------ Raw records

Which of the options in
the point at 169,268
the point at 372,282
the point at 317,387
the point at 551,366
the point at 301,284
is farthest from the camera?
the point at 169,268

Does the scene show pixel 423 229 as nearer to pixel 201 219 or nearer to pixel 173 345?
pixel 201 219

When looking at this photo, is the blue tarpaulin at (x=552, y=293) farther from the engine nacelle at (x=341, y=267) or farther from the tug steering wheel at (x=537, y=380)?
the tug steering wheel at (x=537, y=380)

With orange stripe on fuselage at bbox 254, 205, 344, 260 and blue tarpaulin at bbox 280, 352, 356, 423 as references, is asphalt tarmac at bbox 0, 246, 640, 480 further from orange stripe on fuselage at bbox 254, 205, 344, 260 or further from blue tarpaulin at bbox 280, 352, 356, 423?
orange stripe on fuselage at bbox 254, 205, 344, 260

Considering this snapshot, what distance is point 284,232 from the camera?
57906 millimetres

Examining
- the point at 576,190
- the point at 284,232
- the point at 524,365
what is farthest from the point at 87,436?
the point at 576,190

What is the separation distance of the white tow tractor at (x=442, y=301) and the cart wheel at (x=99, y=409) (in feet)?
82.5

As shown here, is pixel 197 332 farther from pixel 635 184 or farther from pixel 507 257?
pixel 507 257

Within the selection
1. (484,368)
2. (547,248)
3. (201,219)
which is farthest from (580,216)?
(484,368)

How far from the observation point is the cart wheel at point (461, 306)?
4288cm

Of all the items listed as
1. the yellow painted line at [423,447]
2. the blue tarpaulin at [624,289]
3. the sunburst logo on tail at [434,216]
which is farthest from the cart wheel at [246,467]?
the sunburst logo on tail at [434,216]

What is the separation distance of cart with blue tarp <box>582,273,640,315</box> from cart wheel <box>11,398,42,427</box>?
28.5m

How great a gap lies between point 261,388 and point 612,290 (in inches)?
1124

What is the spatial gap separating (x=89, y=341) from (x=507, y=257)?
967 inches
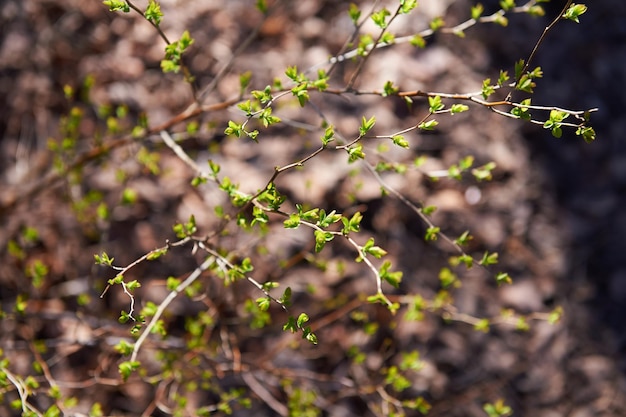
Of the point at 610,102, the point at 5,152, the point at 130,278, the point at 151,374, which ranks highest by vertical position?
the point at 5,152

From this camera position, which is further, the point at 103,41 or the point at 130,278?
the point at 103,41

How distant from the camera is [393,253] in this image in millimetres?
2623

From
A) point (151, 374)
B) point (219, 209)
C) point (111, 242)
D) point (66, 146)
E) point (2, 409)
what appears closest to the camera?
point (219, 209)

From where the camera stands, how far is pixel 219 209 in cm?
158

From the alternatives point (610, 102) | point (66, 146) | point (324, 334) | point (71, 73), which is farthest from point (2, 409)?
point (610, 102)

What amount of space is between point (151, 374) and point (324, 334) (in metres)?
0.71

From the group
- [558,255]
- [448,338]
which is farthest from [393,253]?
[558,255]

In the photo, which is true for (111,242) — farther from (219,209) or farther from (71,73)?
(219,209)

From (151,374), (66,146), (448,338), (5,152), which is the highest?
(66,146)

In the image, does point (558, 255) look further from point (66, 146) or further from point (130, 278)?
point (66, 146)

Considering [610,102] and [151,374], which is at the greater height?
[610,102]

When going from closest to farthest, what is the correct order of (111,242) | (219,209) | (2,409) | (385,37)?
(385,37), (219,209), (2,409), (111,242)

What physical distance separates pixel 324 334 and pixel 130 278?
2.77ft

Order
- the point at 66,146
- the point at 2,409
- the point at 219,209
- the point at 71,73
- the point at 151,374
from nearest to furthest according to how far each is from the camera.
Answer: the point at 219,209 → the point at 66,146 → the point at 2,409 → the point at 151,374 → the point at 71,73
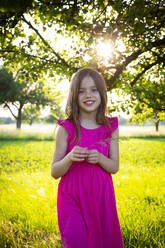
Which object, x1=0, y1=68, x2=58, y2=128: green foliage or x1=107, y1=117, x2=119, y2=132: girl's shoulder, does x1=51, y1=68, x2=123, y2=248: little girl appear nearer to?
x1=107, y1=117, x2=119, y2=132: girl's shoulder

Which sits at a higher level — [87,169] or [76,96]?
[76,96]

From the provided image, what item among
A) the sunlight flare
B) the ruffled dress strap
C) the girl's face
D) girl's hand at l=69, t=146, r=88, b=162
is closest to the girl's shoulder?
the girl's face

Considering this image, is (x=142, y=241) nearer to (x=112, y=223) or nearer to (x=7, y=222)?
(x=112, y=223)

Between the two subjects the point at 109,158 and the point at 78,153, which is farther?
the point at 109,158

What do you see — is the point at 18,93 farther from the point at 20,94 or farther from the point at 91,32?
the point at 91,32

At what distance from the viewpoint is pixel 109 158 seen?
224cm

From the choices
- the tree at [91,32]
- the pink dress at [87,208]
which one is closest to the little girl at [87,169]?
the pink dress at [87,208]

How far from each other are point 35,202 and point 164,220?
2.44 meters

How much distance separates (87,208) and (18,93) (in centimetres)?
3522

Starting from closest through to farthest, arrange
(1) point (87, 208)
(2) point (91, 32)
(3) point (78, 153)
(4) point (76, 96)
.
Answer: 1. (3) point (78, 153)
2. (1) point (87, 208)
3. (4) point (76, 96)
4. (2) point (91, 32)

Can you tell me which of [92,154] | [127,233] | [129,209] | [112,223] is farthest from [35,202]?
[92,154]

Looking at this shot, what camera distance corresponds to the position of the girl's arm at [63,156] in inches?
73.0

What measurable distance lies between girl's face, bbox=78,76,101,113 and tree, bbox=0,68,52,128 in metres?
31.6

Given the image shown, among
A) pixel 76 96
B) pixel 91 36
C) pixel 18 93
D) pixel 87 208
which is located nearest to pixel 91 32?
pixel 91 36
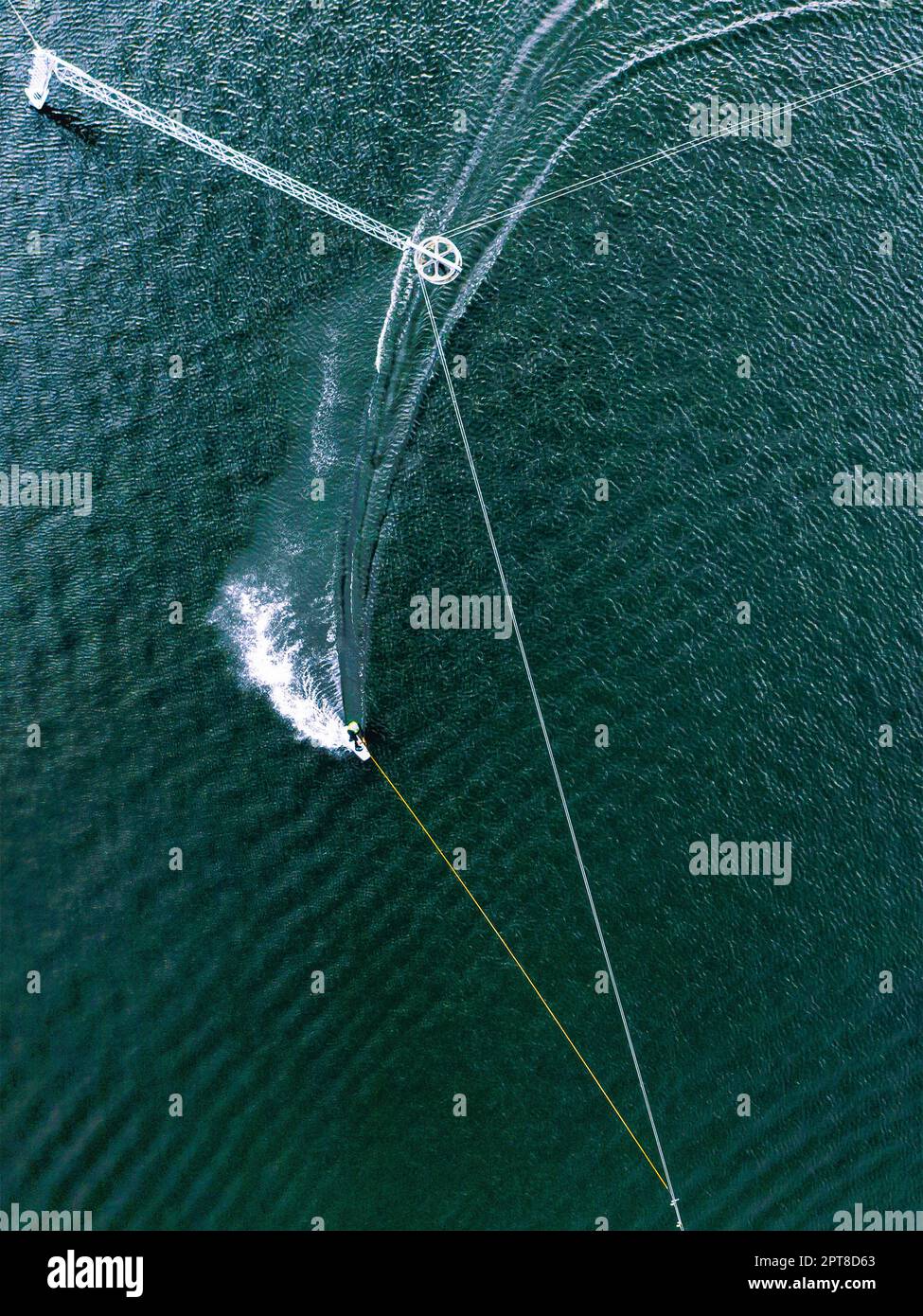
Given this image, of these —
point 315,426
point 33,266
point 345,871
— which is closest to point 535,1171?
point 345,871

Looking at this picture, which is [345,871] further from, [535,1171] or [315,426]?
[315,426]

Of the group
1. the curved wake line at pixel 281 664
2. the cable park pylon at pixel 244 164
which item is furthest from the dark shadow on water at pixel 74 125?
the curved wake line at pixel 281 664

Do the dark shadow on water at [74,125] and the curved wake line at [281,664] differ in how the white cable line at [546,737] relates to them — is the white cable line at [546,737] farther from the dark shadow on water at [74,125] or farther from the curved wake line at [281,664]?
the dark shadow on water at [74,125]

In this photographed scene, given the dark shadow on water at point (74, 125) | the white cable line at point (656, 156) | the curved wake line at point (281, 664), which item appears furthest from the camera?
the dark shadow on water at point (74, 125)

------------

**To do**
Report how many lines in the rows above contain the string "nearest". Give only the number.

**The answer**
2